Have I decoded the patch correctly?

        if (symbol_conf.prefer_latency) {
                if (symbol_conf.cumulate_callchain)
                        keys = prefix_if_not_in("latency_children", keys);
                else
                        keys = prefix_if_not_in("latency", keys);
        } else {
                if (symbol_conf.cumulate_callchain)
                        keys = prefix_if_not_in("overhead_children", keys);
                else
                        keys = prefix_if_not_in("overhead", keys);
        }

If I decoded the patch correctly, it's not what we want.

For the default prefer_latency case we also want to add overhead, that
was intentional for the --latency preset.
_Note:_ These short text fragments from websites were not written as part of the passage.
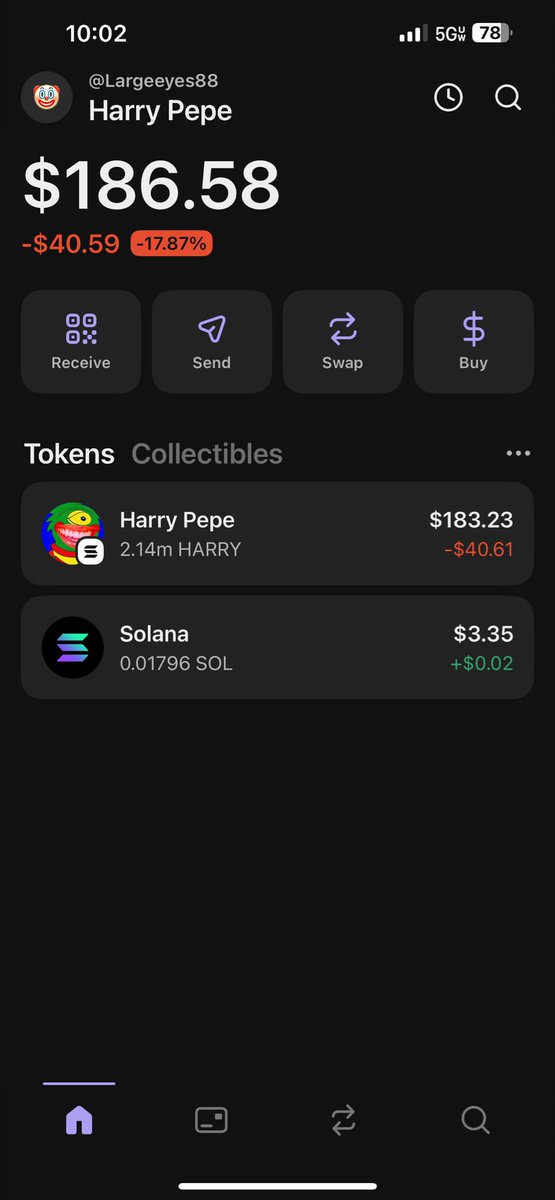Day 1 of turning $186 to $1,000,000 $HARRY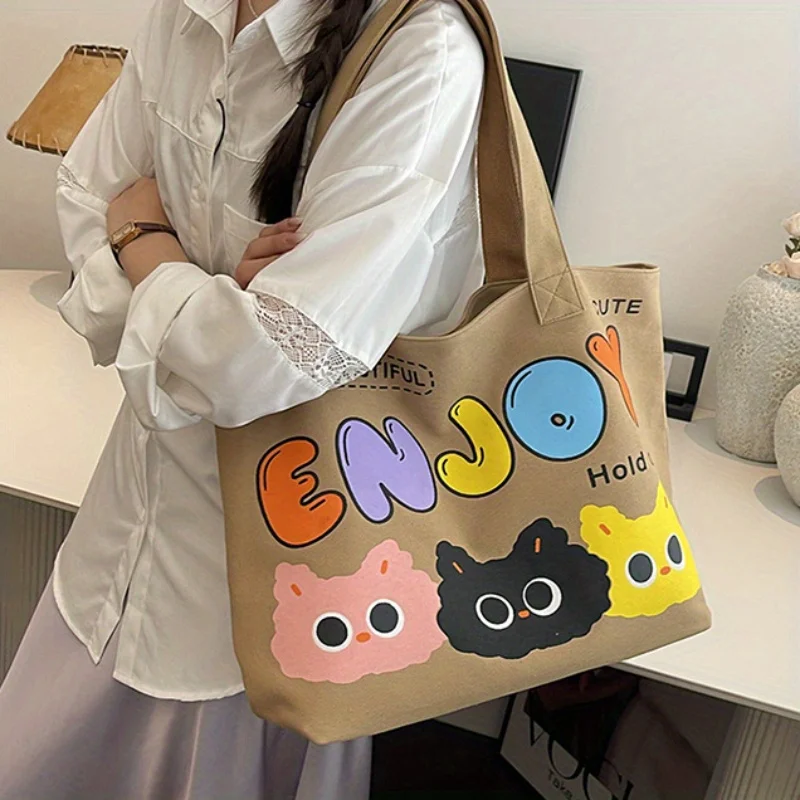 bolsa-tote-de-lona-colorida-de-desenho-animado-letra-vibrante-multicolorida-e-adoravel-design-de-gato-com-olhos-redondos-ideal-para-amantes-da-tendencia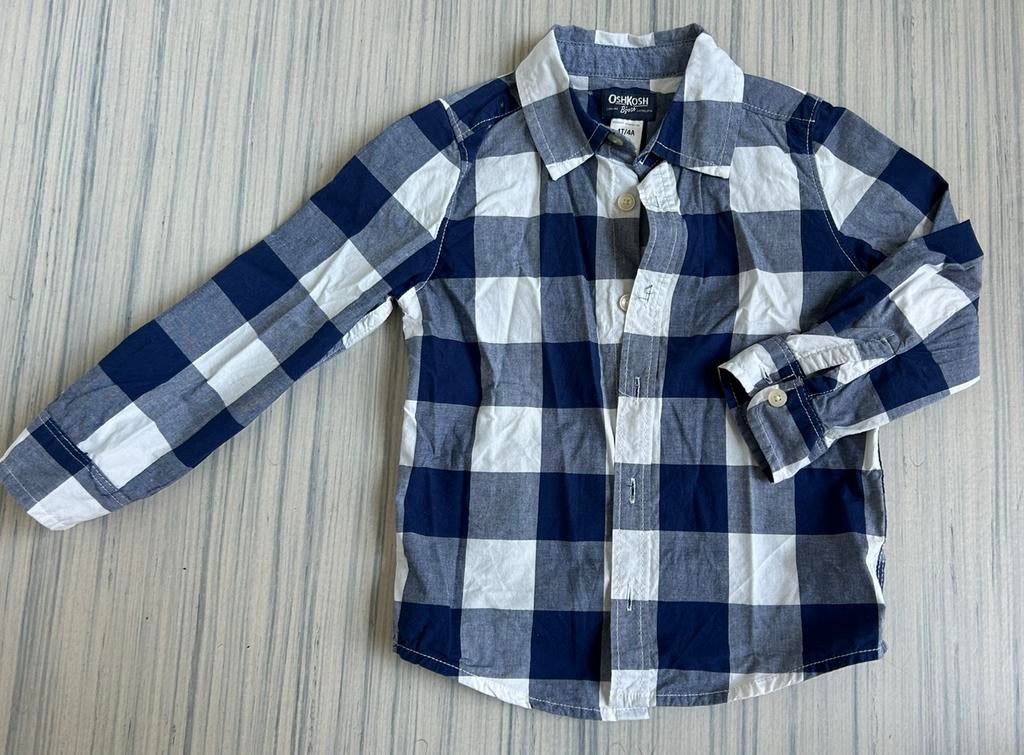 Oshkosh blouse / overhemd jongen maat 104, Ophalen of Verzenden, Zo goed als nieuw, Jongen, Overhemd of Blouse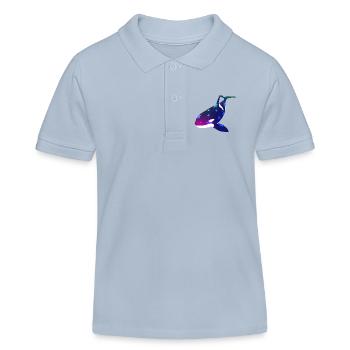 Hiboux tueurs - Polo enfant bio Stanley/Stella - bleu ciel - Devant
It does not harm, and allows
to see/compare differences in latency and overhead.
Again, if a user wants something custom, there is no way to second
guess all possible intentions. For non-default cases, we just let the
user say what exactly they want, and we will follow that.

"latency" should be added even if cumulate_callchain.

For the !prefer_latency case, we don't want to mess with
overhead/latency fields if the user specified any of them explicitly.
Otherwise this convenience part gets in the user's way and does not
allow them to do what they want. User says "I want X" and perf says
"screw you, I will give you Y instead, and won't allow you to possibly
do X".

And see above: -F does not work with --hierarchy, so this part is unskippable.